** Quoted text **
Within various formats—from statistics to Atheist vs. Christian debates and much more in between—the issue of wars, and specifically religious wars, is considered.
To begin with you can read up as to how the fact is that the argument from religious violence is not cogent.
At the conclusion of this article, we will provide a list of all of the wars which the authors of the Encyclopedia of Wars (New York: Facts on File, 2005 AD) label as religious wars.

The authors are nine history professors who specifically conducted research for the text for a decade in order to chronicle 1,763 wars. The survey of wars covers a time span from 8000 BC to 2003 AD. From over 10,000 years of war 123 wars, which is 6.98 percent, are considered to have been religious wars. Moreover, half of those involved Islam.

Now, what of “Atheist Wars”? While, for various reasons, this would be difficult to categorize, one thing certain; the 20th century was, both, the most secular and the bloodiest in human history. Moreover, it was the bloodiest because it was the most secular. Some claim that the historical fact of the correlation of secularism and body counts in the hundreds of millions is merely a coincidence based on that which actually allowed such high body counts which, they claim, was technological advancements. They claim that such advancement made committing such atrocities more efficient. However, this is clearly false as most of those hundreds of millions were not murdered by anything more technologically advanced than one bullet to the head (or, a machine gun at most), many others were simply starved to death which requires no technology whatsoever.

** Objective a **
Condense the paragraph of the text on religious wars that begins "The authors are nine history professors" into a short bulleted list that keeps its main facts.

** Material to process **
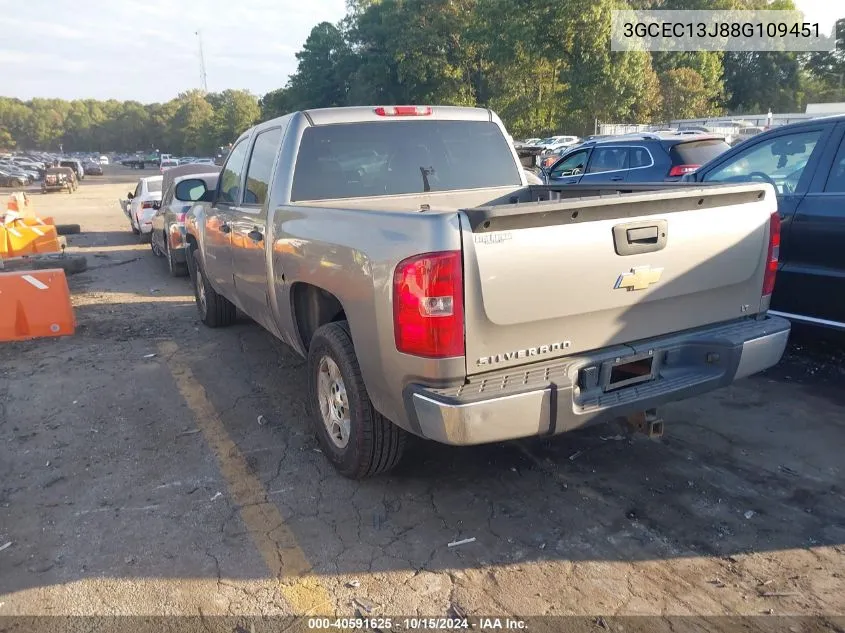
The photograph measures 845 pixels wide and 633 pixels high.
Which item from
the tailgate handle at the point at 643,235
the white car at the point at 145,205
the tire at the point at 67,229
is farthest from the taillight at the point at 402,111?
the tire at the point at 67,229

** Objective b **
Please turn the lines of the records into a JSON list of strings, one string per line, skipping blank lines and leaving the picture out.

** Output a **
- Nine history professors spent a decade researching the book to chronicle 1,763 wars.
- The survey covers 8000 BC to 2003 AD.
- Of those wars, 123 (6.98 percent) are considered religious wars.
- Half of the religious wars involved Islam.

** Output b **
[
  "The photograph measures 845 pixels wide and 633 pixels high.",
  "Which item from",
  "the tailgate handle at the point at 643,235",
  "the white car at the point at 145,205",
  "the tire at the point at 67,229",
  "is farthest from the taillight at the point at 402,111?",
  "the tire at the point at 67,229"
]